== Directive 1 ==
Recast the rows below as a Markdown table with the columns Row No. and Content, starting with the line containing "Among all options" and going on through the end of the rows, leaving out blank lines.

━━━ Passage ━━━

Sometimes we have to wonder, is this real life? And, more often than ever, this question seems to pop up when reading about new yoga gimmicks doodads and gear. Some are pretty cool and helpful and compliment the evolution of yoga. And some, well, some leave us wondering what in the world people are thinking. And…why?
Case in point: the BallerYoga mat made from dead cow skin that rolls out like a huge deflated football, which, oh by the way, costs $1000. Let’s take a look for a moment. You have a logo that way too closely resembles an om symbol, followed by the word “BALLER” next to some football stitches…because manliness? The mat is intended to appeal to the yoga bros who need to feel dominant and sportsy and like a “baller” (aka player, in multiple senses of the word). “Nothing is More Primal” the website states.
Tagline: “For Athletes who have Everything and Desire Nothing”
That the mat is made from cowhide and isn’t exactly in line with the yoga lifestyle or philosophy (whether you’re veg or not) doesn’t seem to be an issue, according to its creator Cedric Yau, a hedge fund data analyst turned yogapreneur.

━━━ Data records ━━━

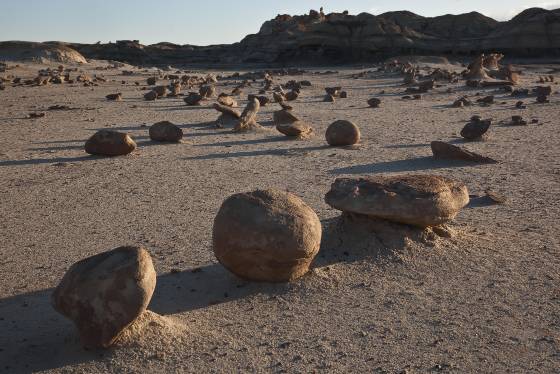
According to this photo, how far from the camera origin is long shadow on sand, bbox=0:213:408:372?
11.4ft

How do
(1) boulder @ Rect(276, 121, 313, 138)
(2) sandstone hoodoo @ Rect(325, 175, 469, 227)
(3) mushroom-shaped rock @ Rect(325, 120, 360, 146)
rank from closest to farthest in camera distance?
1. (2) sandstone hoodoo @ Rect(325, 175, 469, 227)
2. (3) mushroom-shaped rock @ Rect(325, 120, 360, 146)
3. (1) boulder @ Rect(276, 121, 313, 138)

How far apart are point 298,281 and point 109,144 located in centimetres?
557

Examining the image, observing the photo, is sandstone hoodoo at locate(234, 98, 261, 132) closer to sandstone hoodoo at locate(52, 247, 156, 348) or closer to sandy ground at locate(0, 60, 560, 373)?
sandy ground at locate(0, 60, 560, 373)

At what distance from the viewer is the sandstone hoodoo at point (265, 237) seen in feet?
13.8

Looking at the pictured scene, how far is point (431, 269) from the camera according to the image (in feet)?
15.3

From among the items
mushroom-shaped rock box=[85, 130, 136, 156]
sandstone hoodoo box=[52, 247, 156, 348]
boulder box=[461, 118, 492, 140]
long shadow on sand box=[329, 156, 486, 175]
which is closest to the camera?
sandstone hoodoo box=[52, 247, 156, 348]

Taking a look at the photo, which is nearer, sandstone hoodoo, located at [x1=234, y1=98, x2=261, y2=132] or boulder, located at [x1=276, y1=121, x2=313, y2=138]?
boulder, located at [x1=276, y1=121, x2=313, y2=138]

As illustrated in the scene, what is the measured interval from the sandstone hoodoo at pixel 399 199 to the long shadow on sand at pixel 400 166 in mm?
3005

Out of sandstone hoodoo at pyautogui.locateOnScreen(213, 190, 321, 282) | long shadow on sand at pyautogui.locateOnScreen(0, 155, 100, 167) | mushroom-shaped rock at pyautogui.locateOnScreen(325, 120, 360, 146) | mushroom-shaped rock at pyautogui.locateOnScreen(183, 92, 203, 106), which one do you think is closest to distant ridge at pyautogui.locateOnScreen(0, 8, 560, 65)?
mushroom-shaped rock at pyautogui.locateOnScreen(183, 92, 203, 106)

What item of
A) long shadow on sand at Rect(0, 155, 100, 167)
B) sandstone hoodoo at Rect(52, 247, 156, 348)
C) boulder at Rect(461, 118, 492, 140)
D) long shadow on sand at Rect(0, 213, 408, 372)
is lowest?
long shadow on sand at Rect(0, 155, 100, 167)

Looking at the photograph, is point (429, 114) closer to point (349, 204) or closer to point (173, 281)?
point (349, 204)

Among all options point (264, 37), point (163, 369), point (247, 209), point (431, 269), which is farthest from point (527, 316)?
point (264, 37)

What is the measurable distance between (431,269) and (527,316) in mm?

━━━

== Directive 2 ==
Answer these questions about the yoga gear passage:
(a) How much does the BallerYoga mat cost?
(b) What tagline is quoted for the mat?
(c) Who is named as the mat's creator, and what did that person do before?

== Complete response 1 ==
| Row No. | Content |
|---|---|
| 1 | Among all options point (264, 37), point (163, 369), point (247, 209), point (431, 269), which is farthest from point (527, 316)? |
| 2 | point (264, 37) |
| 3 | What is the measurable distance between (431,269) and (527,316) in mm? |

== Complete response 2 ==
(a) $1000.
(b) "For Athletes who have Everything and Desire Nothing"
(c) Cedric Yau, who was a hedge fund data analyst before becoming a yogapreneur.